Revisando algunos elementos prácticos sobre el anuncio del Evangelio.

Porque si anuncio el evangelio, no tengo de qué jactarme, porque me es impuesta necesidad; pues ¡ay de mí si no anuncio el evangelio!”.

– 1 Cor. 9:16.

El hombre más destacado de los tiempos apostólicos fue el apóstol Pablo. Él siempre fue grande en todo. Si se le considera como pecador, él fue en extremo pecador; si se le ve como perseguidor, él odiaba a los cristianos y los perseguía hasta ciudades lejanas; si se le toma como convertido, su conversión fue la más notable de todas. Si lo tomamos solo como cristiano, vemos que amó a su Maestro y buscaba mostrar, más que todos los demás, la gracia de Dios en su vida.

Pero si lo consideramos como apóstol y predicador de la Palabra, sobresale de manera eminente como el príncipe de los predicadores, que compareció ante emperadores y reyes por causa del nombre de Cristo.

Una característica de Pablo era que cualquier cosa que hiciera, la hacía con todo su corazón. Era del tipo de personas que no podía desempeñar una función a medias, sino que, cuando actuaba, todas sus energías eran utilizadas al máximo en aquello que debía hacer.

Pablo, por tanto, podía hablar con toda la experiencia en lo tocante a su ministerio, puesto que él fue el mayor de los ministros. Todo lo que dice es importante; todo nos llega de lo profundo de su alma. Y estamos seguros de que cuando escribió esto, lo escribió con mano firme: «Si anuncio el evangelio, no tengo de qué jactarme, porque me es impuesta necesidad; pues ¡ay de mí si no anuncio el evangelio!».

Estas palabras de Pablo son aplicables hoy a todos aquellos que tienen un llamado especial, que son guiados por el Espíritu Santo a cumplir la función de ministros del evangelio.

Al considerar este versículo, responderemos a tres preguntas: primero, ¿qué es predicar el evangelio? Segundo, ¿por qué el ministro no tiene de qué jactarse? Y tercero, ¿cuál es la preocupación involucrada en el versículo: «Porque me es impuesta necesidad; pues ¡ay de mí si no anuncio el evangelio!»?

¿Qué es predicar el evangelio? Hay muchas respuestas para esta pregunta. Intentaré responder de conformidad con mi propio juicio, con la ayuda de Dios, y si no es la respuesta correcta, están ustedes en libertad de encontrar una mejor, mediante su propio discernimiento.

Exponer el evangelio completo

Predicar el evangelio es exponer cada doctrina contenida en la palabra de Dios, y dar a cada verdad su propia importancia. Los hombres pueden predicar una sola doctrina del evangelio; y yo no diría que un hombre no predica en absoluto el evangelio si solo sostuviera la doctrina de la justificación por la fe, «Porque por gracia sois salvos por medio de la fe». Yo lo consideraría un ministro del evangelio, pero es alguien que no predica todo el evangelio. No puede afirmarse que un hombre predica el evangelio completo de Dios, si hace a un lado, intencionalmente, una sola verdad de nuestro bendito Dios.

CONSIGNA 1:
Responde brevemente, según el texto sobre Pablo y la predicación del evangelio:
(a) ¿Qué referencia bíblica acompaña la cita inicial?
(b) ¿A cuántas preguntas promete responder el texto al considerar el versículo?
(c) ¿Qué doctrina se pone como ejemplo de la que podría sostener un hombre que predica una sola doctrina del evangelio?

(Preguntas sobre escenas representadas)

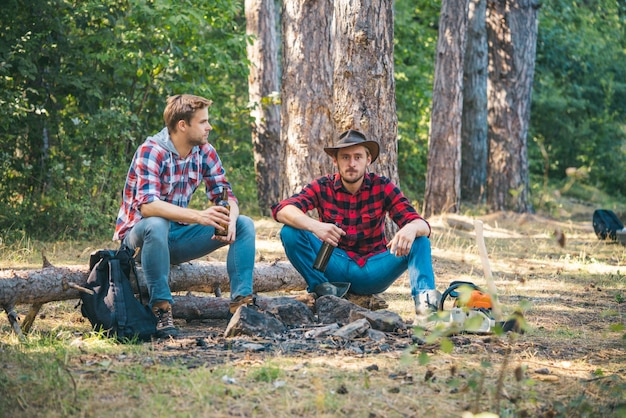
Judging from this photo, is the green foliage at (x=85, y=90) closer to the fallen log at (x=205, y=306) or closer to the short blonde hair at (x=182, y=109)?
the short blonde hair at (x=182, y=109)

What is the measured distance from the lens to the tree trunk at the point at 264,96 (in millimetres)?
14414

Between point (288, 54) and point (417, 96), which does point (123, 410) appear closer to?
point (288, 54)

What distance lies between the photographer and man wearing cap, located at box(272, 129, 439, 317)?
6332mm

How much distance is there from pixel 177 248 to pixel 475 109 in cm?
1204

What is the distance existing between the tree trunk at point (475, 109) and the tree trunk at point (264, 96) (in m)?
4.61

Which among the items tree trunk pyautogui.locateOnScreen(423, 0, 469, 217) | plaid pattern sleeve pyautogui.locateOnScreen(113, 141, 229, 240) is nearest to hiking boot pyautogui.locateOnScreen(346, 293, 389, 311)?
plaid pattern sleeve pyautogui.locateOnScreen(113, 141, 229, 240)

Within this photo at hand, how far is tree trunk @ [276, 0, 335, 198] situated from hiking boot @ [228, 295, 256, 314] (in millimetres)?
4392

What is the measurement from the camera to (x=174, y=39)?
38.3ft

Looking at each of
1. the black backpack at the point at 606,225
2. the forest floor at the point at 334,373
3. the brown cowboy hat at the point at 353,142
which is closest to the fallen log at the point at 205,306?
the forest floor at the point at 334,373

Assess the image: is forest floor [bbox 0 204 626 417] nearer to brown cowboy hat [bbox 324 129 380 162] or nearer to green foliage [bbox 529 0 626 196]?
brown cowboy hat [bbox 324 129 380 162]

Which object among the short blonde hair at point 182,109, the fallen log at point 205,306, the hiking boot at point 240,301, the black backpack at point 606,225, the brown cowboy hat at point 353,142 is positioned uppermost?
the short blonde hair at point 182,109

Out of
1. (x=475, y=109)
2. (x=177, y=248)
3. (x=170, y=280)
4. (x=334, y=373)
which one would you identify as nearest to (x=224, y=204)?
(x=177, y=248)

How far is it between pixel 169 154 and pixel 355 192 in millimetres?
1463

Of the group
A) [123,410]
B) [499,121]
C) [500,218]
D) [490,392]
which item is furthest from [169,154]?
[499,121]
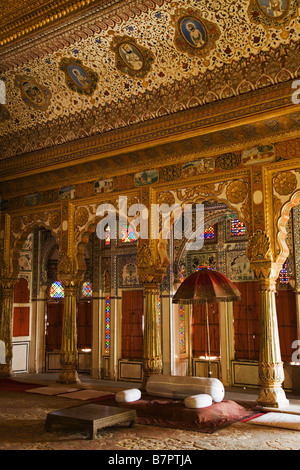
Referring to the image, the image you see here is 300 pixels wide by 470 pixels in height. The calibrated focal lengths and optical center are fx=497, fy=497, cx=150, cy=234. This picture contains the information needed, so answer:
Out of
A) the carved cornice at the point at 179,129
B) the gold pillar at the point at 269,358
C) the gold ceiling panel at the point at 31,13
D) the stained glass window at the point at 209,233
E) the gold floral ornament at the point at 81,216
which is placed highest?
the gold ceiling panel at the point at 31,13

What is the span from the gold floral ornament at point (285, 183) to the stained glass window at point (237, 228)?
3118 millimetres

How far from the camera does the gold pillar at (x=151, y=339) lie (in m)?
9.00

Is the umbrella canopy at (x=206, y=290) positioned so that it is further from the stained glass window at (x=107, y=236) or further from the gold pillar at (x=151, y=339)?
the stained glass window at (x=107, y=236)

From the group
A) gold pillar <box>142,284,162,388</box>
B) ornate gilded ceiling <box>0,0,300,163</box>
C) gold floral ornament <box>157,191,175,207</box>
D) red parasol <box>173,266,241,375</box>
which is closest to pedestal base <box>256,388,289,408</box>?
red parasol <box>173,266,241,375</box>

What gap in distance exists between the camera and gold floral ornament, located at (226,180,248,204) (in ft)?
26.9

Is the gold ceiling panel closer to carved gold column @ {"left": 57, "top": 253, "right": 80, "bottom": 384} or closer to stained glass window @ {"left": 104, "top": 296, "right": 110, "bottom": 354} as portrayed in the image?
carved gold column @ {"left": 57, "top": 253, "right": 80, "bottom": 384}

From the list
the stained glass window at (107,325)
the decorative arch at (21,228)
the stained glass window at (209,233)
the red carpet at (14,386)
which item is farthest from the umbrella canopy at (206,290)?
the stained glass window at (107,325)

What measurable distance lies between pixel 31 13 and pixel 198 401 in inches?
253

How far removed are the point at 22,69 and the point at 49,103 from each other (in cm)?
88

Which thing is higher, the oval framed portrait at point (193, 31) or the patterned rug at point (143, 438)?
the oval framed portrait at point (193, 31)

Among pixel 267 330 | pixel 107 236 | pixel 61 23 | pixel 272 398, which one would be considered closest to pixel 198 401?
pixel 272 398

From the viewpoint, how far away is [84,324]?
42.9 feet

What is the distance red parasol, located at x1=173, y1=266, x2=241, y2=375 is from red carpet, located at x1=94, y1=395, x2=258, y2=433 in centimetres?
114
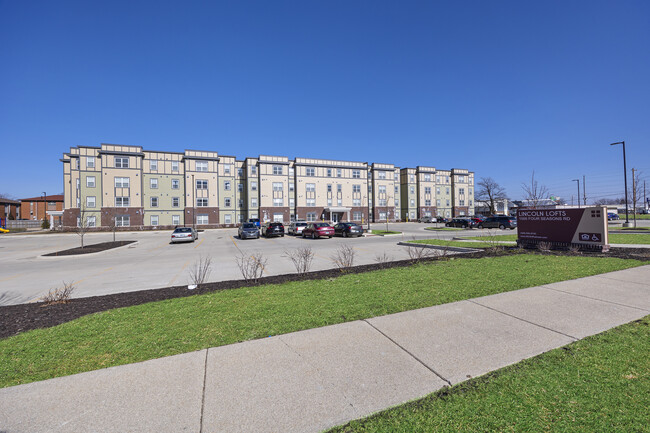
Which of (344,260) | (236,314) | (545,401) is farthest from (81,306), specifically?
(344,260)

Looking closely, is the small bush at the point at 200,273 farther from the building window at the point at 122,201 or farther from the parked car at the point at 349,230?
the building window at the point at 122,201

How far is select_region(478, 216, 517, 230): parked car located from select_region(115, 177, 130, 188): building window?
57074 mm

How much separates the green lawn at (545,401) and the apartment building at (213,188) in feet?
124

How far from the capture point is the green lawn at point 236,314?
3.67m

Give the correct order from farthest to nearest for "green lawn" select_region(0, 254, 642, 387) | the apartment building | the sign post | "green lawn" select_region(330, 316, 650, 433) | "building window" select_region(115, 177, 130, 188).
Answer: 1. "building window" select_region(115, 177, 130, 188)
2. the apartment building
3. the sign post
4. "green lawn" select_region(0, 254, 642, 387)
5. "green lawn" select_region(330, 316, 650, 433)

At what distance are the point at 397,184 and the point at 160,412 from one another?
75289 mm

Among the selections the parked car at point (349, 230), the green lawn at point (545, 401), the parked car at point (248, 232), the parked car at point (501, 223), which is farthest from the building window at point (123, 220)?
the green lawn at point (545, 401)

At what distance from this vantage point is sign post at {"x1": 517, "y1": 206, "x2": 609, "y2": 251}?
11405mm

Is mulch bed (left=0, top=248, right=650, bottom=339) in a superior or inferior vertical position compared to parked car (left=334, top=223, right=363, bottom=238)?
inferior

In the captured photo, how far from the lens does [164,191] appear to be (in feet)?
170

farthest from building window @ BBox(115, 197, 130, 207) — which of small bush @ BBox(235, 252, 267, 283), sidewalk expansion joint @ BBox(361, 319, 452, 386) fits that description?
sidewalk expansion joint @ BBox(361, 319, 452, 386)

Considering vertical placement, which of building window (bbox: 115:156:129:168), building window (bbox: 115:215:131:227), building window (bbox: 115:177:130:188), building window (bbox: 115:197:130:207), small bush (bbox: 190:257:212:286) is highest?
building window (bbox: 115:156:129:168)

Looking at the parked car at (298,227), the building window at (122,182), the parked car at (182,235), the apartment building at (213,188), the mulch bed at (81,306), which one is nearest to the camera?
the mulch bed at (81,306)

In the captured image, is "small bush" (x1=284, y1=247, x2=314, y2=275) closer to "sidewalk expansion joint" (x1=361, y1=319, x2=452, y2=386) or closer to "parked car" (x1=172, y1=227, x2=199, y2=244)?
"sidewalk expansion joint" (x1=361, y1=319, x2=452, y2=386)
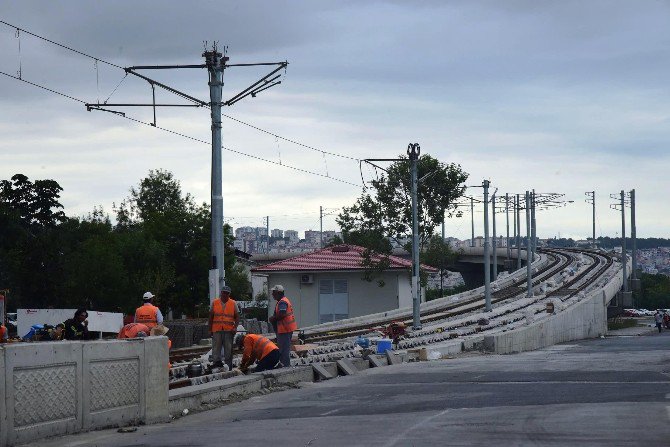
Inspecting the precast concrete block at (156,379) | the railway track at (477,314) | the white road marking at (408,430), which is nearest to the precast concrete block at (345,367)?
the railway track at (477,314)

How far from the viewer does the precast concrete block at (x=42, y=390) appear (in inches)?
457

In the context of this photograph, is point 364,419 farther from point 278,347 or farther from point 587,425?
point 278,347


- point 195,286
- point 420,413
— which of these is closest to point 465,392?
point 420,413

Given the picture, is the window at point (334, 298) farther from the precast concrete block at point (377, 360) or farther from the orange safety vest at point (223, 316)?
the orange safety vest at point (223, 316)

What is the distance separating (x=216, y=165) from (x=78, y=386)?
12.6m

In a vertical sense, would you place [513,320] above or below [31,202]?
below

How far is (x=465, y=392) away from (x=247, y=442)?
7.04m

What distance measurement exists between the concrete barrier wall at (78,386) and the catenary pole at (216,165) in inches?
398

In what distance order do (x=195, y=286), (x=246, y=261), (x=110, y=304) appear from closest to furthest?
(x=110, y=304) < (x=195, y=286) < (x=246, y=261)

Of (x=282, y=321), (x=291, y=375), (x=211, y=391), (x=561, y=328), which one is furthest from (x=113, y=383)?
(x=561, y=328)

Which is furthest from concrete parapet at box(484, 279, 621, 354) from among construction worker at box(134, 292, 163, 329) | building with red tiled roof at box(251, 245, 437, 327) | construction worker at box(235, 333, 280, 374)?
construction worker at box(134, 292, 163, 329)

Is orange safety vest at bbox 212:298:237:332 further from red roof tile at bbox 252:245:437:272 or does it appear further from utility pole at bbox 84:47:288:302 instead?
red roof tile at bbox 252:245:437:272

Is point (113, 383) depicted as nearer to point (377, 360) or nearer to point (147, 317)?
point (147, 317)

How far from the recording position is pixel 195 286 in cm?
7106
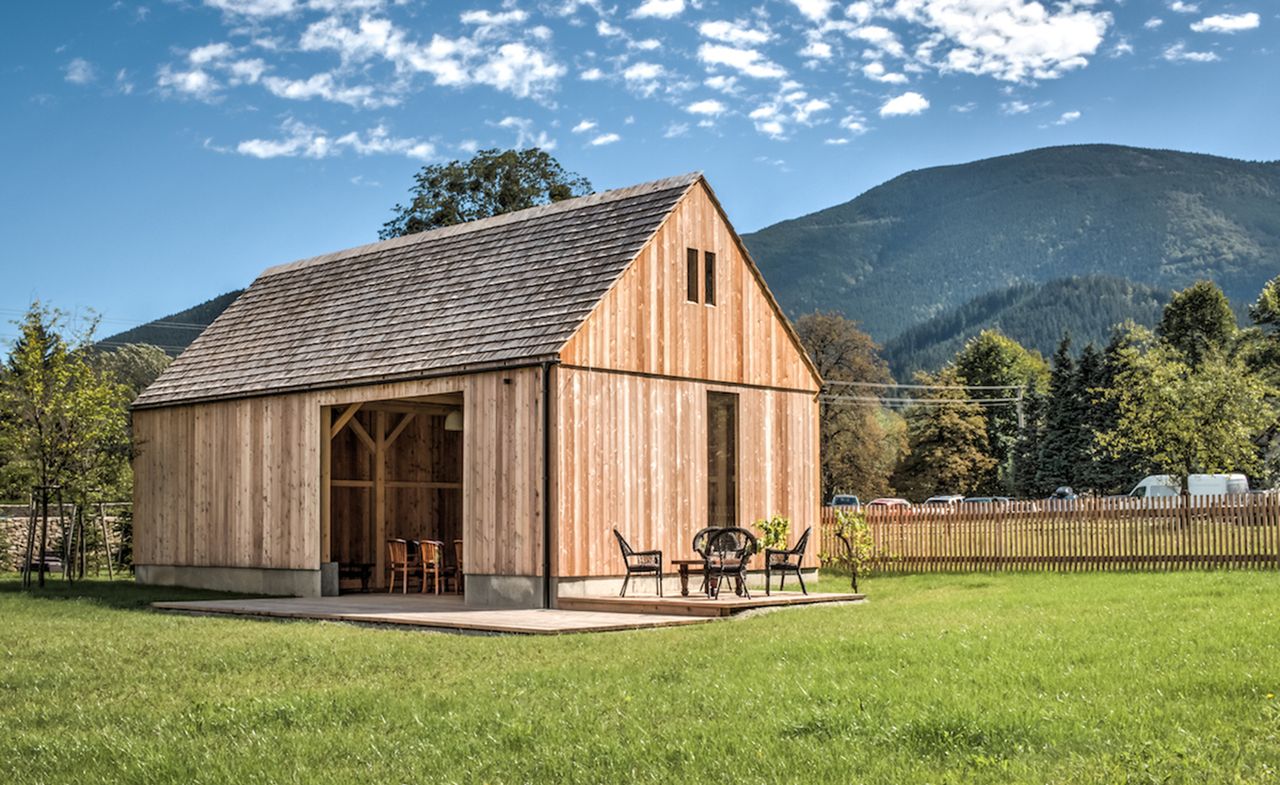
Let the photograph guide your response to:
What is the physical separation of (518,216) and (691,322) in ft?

CONSIGNA 2:
Cambia «physical separation» por «distance» en el tramo de los registros que va desde la línea que contiene «Let the photograph» hasta el final de los registros, y escribe de nuevo solo esas líneas, sin ninguna otra modificación.

RESULTADO 1:
(a) 1 Cor. 9:16.
(b) A tres preguntas.
(c) La doctrina de la justificación por la fe.

RESULTADO 2:
Let the photograph guide your response to:
What is the distance of (518,216) and (691,322) in ft?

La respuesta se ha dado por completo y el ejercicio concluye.